Starting from the line containing "At what depth", write out the rest of the entries exactly, through the final line, including nothing else.

======

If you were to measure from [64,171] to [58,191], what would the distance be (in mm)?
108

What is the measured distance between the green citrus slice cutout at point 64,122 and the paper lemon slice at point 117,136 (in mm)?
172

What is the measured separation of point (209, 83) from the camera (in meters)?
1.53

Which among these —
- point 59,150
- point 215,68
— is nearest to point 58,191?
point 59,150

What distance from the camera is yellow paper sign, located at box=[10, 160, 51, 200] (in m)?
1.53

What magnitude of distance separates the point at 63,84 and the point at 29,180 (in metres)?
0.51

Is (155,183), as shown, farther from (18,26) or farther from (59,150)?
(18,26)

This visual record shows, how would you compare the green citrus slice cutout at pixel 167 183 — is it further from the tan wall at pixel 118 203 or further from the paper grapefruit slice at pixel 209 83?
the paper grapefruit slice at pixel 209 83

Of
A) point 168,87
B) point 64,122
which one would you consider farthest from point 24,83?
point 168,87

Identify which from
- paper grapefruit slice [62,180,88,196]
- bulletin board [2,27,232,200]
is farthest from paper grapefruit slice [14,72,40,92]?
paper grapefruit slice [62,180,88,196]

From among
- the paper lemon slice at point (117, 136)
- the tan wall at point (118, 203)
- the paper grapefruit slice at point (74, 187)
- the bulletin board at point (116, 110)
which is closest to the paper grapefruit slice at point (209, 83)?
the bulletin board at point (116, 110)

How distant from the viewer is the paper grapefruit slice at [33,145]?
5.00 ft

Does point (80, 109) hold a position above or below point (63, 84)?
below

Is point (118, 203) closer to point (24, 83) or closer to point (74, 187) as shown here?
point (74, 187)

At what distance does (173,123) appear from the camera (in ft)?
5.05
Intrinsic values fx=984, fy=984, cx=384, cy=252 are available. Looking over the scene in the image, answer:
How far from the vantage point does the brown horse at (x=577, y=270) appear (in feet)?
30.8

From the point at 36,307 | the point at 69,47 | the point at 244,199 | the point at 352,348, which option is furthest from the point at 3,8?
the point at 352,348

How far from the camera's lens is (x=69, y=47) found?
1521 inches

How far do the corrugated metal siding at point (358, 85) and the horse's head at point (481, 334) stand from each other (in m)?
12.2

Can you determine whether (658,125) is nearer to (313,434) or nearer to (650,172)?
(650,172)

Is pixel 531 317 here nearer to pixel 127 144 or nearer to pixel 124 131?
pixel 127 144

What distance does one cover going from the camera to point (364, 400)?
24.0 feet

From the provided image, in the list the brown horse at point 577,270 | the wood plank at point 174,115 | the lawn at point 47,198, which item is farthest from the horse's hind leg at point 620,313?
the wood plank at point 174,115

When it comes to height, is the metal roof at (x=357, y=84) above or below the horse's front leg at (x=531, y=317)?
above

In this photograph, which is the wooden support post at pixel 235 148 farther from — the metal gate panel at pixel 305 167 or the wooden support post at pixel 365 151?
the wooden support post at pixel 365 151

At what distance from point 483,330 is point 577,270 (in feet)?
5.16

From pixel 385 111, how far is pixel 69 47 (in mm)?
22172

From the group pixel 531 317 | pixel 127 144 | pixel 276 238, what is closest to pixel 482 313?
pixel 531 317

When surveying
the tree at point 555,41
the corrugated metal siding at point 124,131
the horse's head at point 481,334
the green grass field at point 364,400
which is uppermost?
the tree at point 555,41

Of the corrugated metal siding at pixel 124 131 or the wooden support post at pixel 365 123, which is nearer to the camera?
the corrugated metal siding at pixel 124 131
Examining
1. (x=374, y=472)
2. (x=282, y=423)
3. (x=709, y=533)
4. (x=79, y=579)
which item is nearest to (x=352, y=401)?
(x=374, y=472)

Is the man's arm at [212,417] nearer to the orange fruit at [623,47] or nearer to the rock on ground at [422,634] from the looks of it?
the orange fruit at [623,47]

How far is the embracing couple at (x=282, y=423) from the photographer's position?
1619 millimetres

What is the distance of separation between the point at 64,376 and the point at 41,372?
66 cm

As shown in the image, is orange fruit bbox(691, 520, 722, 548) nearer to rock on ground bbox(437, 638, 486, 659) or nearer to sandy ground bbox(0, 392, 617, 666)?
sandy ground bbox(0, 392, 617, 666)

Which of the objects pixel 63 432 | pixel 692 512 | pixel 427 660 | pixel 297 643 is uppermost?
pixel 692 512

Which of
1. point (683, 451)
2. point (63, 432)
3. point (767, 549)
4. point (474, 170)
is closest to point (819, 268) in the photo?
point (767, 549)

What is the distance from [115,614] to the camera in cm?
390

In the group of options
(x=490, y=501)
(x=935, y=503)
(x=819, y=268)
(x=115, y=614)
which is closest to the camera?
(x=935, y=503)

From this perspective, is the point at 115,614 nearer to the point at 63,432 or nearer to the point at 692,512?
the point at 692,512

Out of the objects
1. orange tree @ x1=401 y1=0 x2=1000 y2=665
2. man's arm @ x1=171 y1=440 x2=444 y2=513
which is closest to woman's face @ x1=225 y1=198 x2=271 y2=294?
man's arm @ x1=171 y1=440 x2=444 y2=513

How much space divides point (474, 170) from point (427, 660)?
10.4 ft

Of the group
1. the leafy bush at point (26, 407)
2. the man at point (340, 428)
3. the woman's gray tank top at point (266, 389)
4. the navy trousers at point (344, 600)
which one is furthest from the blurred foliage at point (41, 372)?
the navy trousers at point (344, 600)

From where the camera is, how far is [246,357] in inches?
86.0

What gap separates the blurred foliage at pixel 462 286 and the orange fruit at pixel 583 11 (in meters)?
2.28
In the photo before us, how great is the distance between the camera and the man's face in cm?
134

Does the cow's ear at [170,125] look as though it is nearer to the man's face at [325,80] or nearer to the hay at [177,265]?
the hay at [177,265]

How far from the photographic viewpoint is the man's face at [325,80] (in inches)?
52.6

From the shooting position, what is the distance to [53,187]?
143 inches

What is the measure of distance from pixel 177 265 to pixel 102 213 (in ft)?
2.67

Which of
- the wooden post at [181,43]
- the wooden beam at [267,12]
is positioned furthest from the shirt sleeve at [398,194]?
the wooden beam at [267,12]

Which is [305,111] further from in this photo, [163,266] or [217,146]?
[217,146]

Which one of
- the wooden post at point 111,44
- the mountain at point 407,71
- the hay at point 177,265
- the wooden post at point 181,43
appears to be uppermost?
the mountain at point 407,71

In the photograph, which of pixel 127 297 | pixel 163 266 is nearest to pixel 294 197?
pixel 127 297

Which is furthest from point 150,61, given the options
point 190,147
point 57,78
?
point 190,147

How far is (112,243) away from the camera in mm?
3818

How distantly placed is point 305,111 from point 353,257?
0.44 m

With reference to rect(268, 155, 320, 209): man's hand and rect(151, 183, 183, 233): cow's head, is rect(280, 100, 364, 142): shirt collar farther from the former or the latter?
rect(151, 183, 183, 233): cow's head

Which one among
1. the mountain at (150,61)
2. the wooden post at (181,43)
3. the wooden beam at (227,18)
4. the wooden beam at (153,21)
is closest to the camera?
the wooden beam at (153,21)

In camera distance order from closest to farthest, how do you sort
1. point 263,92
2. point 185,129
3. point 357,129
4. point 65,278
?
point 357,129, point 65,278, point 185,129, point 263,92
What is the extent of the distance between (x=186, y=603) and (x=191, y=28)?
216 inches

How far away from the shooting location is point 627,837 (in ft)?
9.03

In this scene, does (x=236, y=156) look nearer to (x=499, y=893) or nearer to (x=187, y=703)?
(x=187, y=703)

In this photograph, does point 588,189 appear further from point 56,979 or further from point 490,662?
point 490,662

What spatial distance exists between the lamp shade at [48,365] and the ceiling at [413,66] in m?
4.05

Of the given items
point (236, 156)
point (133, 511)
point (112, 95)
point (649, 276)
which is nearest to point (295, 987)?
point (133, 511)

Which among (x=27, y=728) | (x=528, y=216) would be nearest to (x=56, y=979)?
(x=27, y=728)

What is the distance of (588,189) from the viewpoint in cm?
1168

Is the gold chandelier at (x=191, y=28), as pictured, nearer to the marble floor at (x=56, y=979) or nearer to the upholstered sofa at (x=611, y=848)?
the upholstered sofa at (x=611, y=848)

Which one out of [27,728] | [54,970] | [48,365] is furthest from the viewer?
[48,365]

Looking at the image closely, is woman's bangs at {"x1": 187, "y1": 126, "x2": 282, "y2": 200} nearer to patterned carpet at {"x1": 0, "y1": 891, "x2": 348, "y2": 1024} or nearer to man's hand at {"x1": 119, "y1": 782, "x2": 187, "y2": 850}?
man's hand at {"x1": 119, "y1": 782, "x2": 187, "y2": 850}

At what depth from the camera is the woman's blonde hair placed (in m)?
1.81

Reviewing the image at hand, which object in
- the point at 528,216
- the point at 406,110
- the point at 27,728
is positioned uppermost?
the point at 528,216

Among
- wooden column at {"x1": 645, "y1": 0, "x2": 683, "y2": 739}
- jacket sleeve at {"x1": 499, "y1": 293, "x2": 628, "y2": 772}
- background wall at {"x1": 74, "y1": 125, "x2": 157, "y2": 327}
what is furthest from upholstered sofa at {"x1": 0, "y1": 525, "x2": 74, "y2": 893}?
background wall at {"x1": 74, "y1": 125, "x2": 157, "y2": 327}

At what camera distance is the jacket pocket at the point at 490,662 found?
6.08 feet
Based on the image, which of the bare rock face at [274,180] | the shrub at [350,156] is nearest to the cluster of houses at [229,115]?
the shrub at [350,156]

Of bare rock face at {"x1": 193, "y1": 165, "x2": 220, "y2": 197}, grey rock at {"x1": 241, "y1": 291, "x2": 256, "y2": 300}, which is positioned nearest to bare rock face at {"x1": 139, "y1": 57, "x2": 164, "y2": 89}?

======

▶ **Task answer**
At what depth from the camera is the woman's blonde hair placed (in m)?
1.81

Reviewing the image at hand, which object in
- the point at 528,216
- the point at 406,110
- the point at 27,728
is positioned uppermost?
the point at 528,216

Among
- wooden column at {"x1": 645, "y1": 0, "x2": 683, "y2": 739}
- jacket sleeve at {"x1": 499, "y1": 293, "x2": 628, "y2": 772}
- background wall at {"x1": 74, "y1": 125, "x2": 157, "y2": 327}
what is furthest from upholstered sofa at {"x1": 0, "y1": 525, "x2": 74, "y2": 893}?
background wall at {"x1": 74, "y1": 125, "x2": 157, "y2": 327}

At what camera distance is the jacket pocket at the point at 490,662 found?
6.08 feet
Based on the image, which of the bare rock face at [274,180] | the shrub at [350,156] is nearest to the cluster of houses at [229,115]?
the shrub at [350,156]

Of bare rock face at {"x1": 193, "y1": 165, "x2": 220, "y2": 197}, grey rock at {"x1": 241, "y1": 291, "x2": 256, "y2": 300}, which is positioned nearest to bare rock face at {"x1": 139, "y1": 57, "x2": 164, "y2": 89}?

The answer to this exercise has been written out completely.